For the heteroskedasticity test, we used the Breusch–Pagan/Cook–Weisberg test. The results show a p-value of 0.7879 > 0.05; so the original hypothesis (Ho: constant variance) is not rejected, indicating that there is no heteroskedasticity problem in the data.
For the autocorrelation test, we used the lagrange multiplier test (LM test) for autocorrelation in panel data, and the result shows that the p-value is 0.0963 > 0.05; so the original hypothesis of the LM test (Ho: no autocorrelation) is not rejected, indicating that there is no autocorrelation problem in the data. Also, it shows that the OLS model is more appropriate for the sample data than the random effects model.
For the covariance test, to ensure that multicollinearity did not affect the results, we calculated variance inflation factors (VIFs).

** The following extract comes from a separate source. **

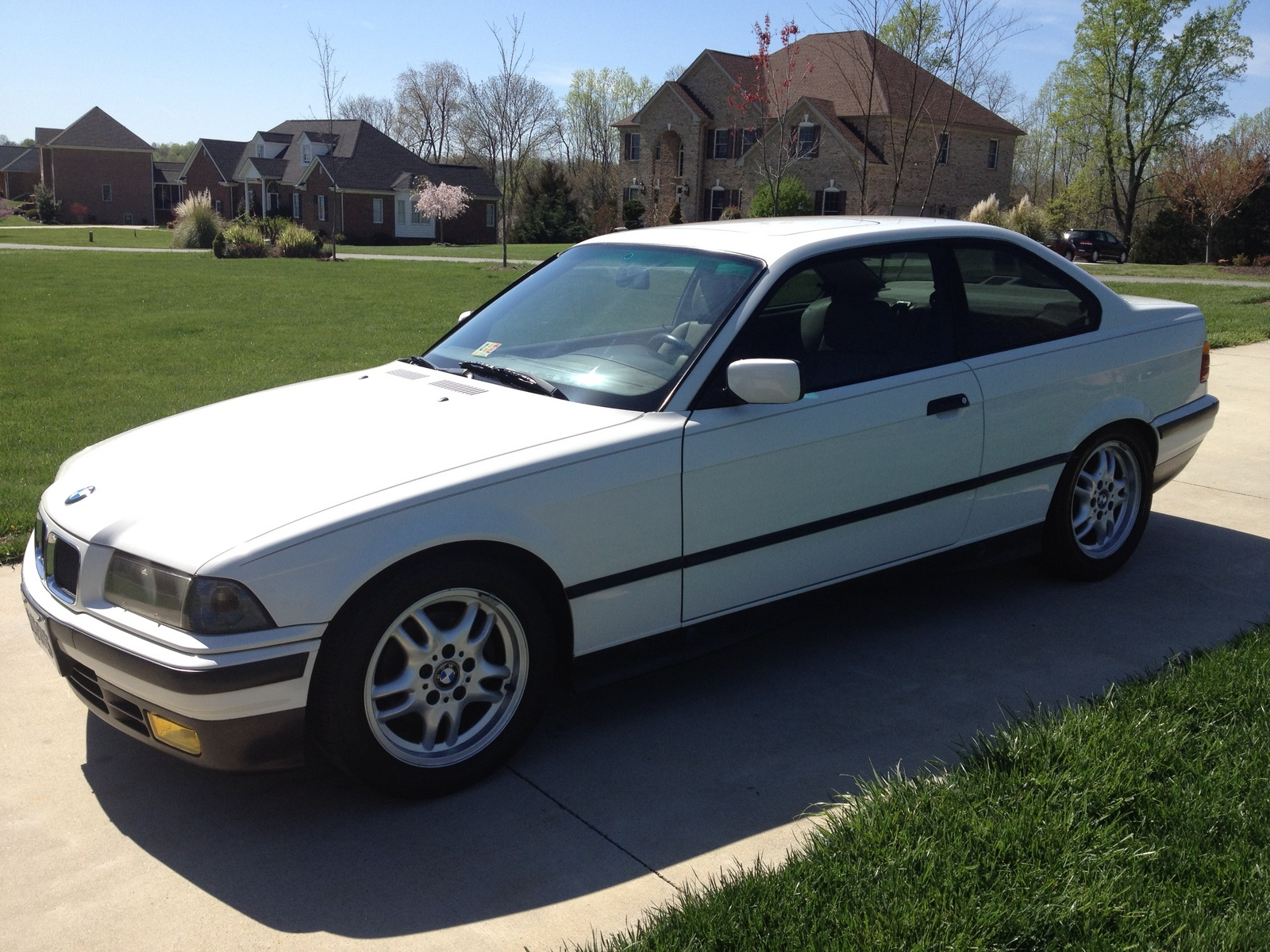 BMW 3 series 318is 1993 photo - 2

The results showed that the VIFs for all variables were below 6.03 (mean = 3.01), well below the generally accepted threshold of 10.0. We also tested, as seen in Table 2, the correlation coefficients between the variables, which were mostly less than 0.70, which is the lowest limit for which multicollinearity is considered possible. This indicates that the covariance problem of the data in this paper is small.
Using the above four tests, we believe that our data meet the basic conditions of OLS regression. Therefore, we choose the mixed-effects model, i.e., the POLS model.

4.4.2. Descriptive Statistics

Descriptive statistical studies were performed on the variables to ensure that multicollinearity did not alter the results. The results show that the maximum correlation coefficient between all variables is 0.592, which is less than 0.70, which is the minimum required to show likely multicollinearity. Table 2 displays the statistical information for the specified sample.

4.4.3. Baseline Regression Analysis

To test our research hypotheses, we employed an OLS model. Table 3 displays the OLS regression results of the impact of the digital economy on cultural industry sustainable development. First, Model 1 evaluates the impact of the digital economy on sustainable development in cultural industries without taking into account the control factors; then, in Models 2–7, we incorporated our control variables sequentially, always controlling for variances related to province and time. The findings reveal that with and without controlling variables, the digital economy regularly and positively contributes to sustainable development in cultural business. The findings support our contention that the digital economy can speed the flow of innovative variables such as knowledge, technology, and capital to enhance development in cultural industries, and thus H1 is supported.

4.4.4. Regression Analysis of Moderating Effects

The regression findings for the moderating effect of government support on the influence of the digital economy and the level of development in cultural industries are shown in Table 4. Model 1 contains only the results of the baseline model with the control variables. In Model 2, we include the control variable, the independent variable, and the digital economy. In Model 3, we add the control variable, the independent variable, the digital economy, the moderator variable government support, and the interaction term between the independent variable and the moderator variable to test the moderating effect of government support in the process of sustainable development of the cultural industry influenced by the digital economy. Model 3 reveals that the coefficient of DIG∗GOV is 0.102, indicating that the promotion effect of the digital economy on development in the cultural industry is further enhanced by strong government policy support, i.e., government support plays a positive moderating role in the relationship between the digital economy and the level of development in the cultural industry. Hypothesis two was supported.

4.4.5. Robustness Regression Results

To ensure the reliability of the estimation results, this paper changes the measurement of the dependent variable. This paper uses the total output of cultural industries per capita (the ratio of the total output of local cultural industries to the number of the population in that year) to measure the development of cultural industries in each province as the explanatory variable in the empirical analysis. The data are calculated based on relevant data from the China Culture and Cultural Relics Statistical Yearbook and the China Statistical Yearbook. Table 5 and Table 6 show the regression results of the robustness tests. Table 5 shows the impact of the digital economy on the sustainability of the cultural industry. As can be seen in Table 5, the DIG coefficient is 0.279, indicating that the digital economy has a positive and significant impact on the sustainable development of the cultural industry. Hypothesis one is again validated.
Table 6 shows the moderating effect of government support on the digital economy affecting the sustainable development of the cultural industry. As can be seen in Table 6, the DIG × GOV coefficient is 2.438, indicating that the promotion effect of the digital economy on the development of the cultural industry is further enhanced by the strong support of government policies, i.e., government support plays a positive moderating role in the relationship between the digital economy and the development level of the cultural industry. Hypothesis two is again validated.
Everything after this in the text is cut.